Serious-Commercial10@alien.top · 2 years ago

For most people, they only need a few languages, such as en cn jp. If there are multiple combination versions, I will use it to develop my own translation application

jbochi@alien.top · 2 years ago

es, such as en cn jp. If there are multiple combination versions, I will use it to develop my own translation applic

Check the OPUS models by Helsinki-NLP: https://huggingface.co/Helsinki-NLP?sort_models=downloads#models

Background_Aspect_36@alien.top · 2 years ago

n00b here. can it run in oobabooga?

jbochi@alien.top · 2 years ago

It should. Support for T5 based models was added in https://github.com/oobabooga/text-generation-webui/pull/1535

Igoory@alien.top · 2 years ago

Yes, it indeed works. I managed to run the 10B model on CPU, it uses 40GB of ram, but somehow I felt like your 3b space gave me a better translation.

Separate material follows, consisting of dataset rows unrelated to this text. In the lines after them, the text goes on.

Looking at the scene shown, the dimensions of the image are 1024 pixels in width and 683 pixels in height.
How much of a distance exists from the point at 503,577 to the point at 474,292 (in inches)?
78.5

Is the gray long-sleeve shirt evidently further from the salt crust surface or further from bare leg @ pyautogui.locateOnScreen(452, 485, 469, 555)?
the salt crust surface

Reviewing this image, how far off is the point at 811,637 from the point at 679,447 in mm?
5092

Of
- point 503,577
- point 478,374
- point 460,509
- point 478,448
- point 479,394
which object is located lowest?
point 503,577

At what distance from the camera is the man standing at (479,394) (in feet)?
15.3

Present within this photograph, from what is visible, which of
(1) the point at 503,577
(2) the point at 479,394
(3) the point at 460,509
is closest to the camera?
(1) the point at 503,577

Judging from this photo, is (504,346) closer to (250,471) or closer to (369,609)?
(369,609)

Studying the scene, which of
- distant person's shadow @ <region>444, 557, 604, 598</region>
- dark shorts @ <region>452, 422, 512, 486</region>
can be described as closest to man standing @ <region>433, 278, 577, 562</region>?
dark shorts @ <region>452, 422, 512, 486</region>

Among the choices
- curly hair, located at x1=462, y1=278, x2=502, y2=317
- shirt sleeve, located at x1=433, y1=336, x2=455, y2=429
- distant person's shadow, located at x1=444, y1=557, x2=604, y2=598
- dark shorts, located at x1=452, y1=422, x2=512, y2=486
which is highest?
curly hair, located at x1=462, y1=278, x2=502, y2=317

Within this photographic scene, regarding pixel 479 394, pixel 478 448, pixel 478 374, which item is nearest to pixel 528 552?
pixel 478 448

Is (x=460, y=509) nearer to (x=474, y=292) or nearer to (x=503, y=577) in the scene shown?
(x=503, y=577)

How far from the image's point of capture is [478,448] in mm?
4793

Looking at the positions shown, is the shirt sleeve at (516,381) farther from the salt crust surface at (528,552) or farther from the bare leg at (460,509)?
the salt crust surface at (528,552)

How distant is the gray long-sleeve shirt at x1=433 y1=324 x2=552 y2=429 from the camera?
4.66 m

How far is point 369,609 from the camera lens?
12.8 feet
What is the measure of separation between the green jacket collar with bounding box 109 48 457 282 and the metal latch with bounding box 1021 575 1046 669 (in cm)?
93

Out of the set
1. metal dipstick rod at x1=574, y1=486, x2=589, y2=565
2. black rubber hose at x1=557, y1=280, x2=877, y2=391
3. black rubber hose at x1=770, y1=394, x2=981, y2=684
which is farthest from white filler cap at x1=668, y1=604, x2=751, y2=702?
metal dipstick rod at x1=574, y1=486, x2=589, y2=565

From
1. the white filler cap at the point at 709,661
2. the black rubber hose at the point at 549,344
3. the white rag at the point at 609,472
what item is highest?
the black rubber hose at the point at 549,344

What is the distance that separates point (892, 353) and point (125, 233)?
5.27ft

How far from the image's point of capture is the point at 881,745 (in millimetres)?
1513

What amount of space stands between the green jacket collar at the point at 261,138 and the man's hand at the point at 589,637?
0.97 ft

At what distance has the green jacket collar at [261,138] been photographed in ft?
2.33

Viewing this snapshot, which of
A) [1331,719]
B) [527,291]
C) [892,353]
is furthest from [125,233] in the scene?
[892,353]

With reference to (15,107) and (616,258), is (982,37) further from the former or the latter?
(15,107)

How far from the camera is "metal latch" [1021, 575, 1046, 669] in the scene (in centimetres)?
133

cygn@alien.top · 2 years ago

How do you load the model? I pasted jbochi/madlad400-3b-mt in the download model field and used “transformers” model loader, but it can’t handle it. OSError: It looks like the config file at ‘models/model.safetensors’ is not a valid JSON file.

Igoory@alien.top · 2 years ago

I think I did exactly like you say, so I have no idea why you got an error.

Blobbloblaw@alien.top · 2 years ago

Why the shitty name?

lowkeyintensity@alien.top · 2 years ago

Gibberish names have been a things since the 90s. It’s hard coming up with a name when everyone is racing to create the next Big Thing. Also, I think techies are more tolerant of cumbersome names/domains.

justynasty@alien.top · 2 years ago

The koboldcpp-1.46.1 (from October) says ERROR: Detected unimplemented GGUF Arch. It’s best to get the newest version of the backend.